Illinois’s Court System Failure: No Electronic Access to Files

Published by Bryan under Customer Disservice, eFiling

One of the areas that Illinois is seriously lagging behind on in eFiling of documents and electronic access to court files. I am constantly frustrated when I look at the baby steps that are being taken in Illinois as compared to what has already been completed in other states.

For example, New York has efiling and electronic access to court records. To check out New York’s system, follow the simple instructions provided by Above the Law.

Our backwardness has now reached national attention. In a Law.com article published on February 26, Lynne Marek notes that Illinois courts (along with several others) are lagging behind when it comes to electronic access.

Cook County is one of many U.S. counties, including San Diego in California and Kings in New York, that hasn’t kept pace with 21st century technological advances that have enabled electronic systems to come to some state courts, such as Maricopa County Superior Court in Arizona and the district courts of Harris County in Texas.

Those highly wired courts — along with the nearly 10-year-old federal electronic system called Pacer — have set a higher standard for electronic access and are drawing other state courts, such as those in Illinois, Florida and California, toward technological benefits.

The article accurately notes the reasons that attorneys are looking for electronic access:

 For lawyers, the key is electronic access to files over the Internet and the ability to file electronically, allowing them to spend less time and money traveling to the courthouse. It also increases predictability in filing a document in court, attorneys said.

Finally, the electronic dockets help ensure that judges aren’t searching for documents missing from case files during hearings, they added.

In short, eFiling and electronic access is all about using technology to practice law more effectively. Unfortunately, there appears to be an institutional bias against this here in Illinois:

Cook and other counties in Illinois are barred by the state’s Supreme Court from making documents available on the Internet mainly because of privacy concerns. Across the country, such concerns relate to everything from identity theft to children viewing parents’ divorce filings. For many states though, including Illinois, Florida and Texas, guidance from officials is still in flux.

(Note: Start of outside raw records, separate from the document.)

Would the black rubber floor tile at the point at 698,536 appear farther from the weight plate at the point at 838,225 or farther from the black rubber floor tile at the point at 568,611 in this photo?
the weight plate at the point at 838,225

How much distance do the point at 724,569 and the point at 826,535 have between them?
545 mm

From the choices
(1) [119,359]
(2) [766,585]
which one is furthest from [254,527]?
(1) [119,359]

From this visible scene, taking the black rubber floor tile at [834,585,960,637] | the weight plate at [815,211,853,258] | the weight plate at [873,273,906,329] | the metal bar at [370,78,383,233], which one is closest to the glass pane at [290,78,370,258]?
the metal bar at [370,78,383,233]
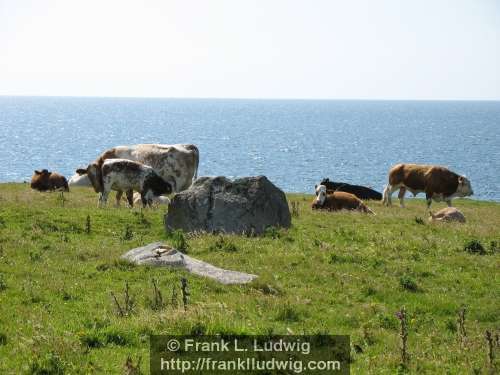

eFiling and electronic access would also help eliminate some of the problems that currently exists with respect to the proper filing of documents in court files. As noted in the article:

When Chicago litigator Victor Henderson sends an assistant to the Cook County Courthouse in Chicago to retrieve a filing, he hopes for a bit of luck.

“We send them over and cross our fingers and hope it will come back,” said Henderson, an attorney in Holland & Knight’s Chicago office. “The confidence level is only 80 or 90 percent that, if you ask for something, it’s going to be there. With a lawsuit, it has to be 100 percent.”

Yesterday, I saw first hand an example of this. I witnessed a contested hearing in front a judge in law division, in a case that had recently been transfered from chancery. In the chancery division, the judge had decided part of the case and that portion was on appeal. The judge questioned the attorneys about where in the appellate process that appeal was. The attorneys explained that the record on appeal still had not yet been filed because the clerk’s office could not find all of the documents in the file. Instead, the clerk’s office was putting together the record on appeal using documents from the court file as well as documents from the attorneys’ files.

I am not saying that eFiling will solve all problems. However, it will certainly make the practice of law more efficient. This efficiency should benefit all parties in the legal system, the parties, the attorneys, the judges, and the clerks.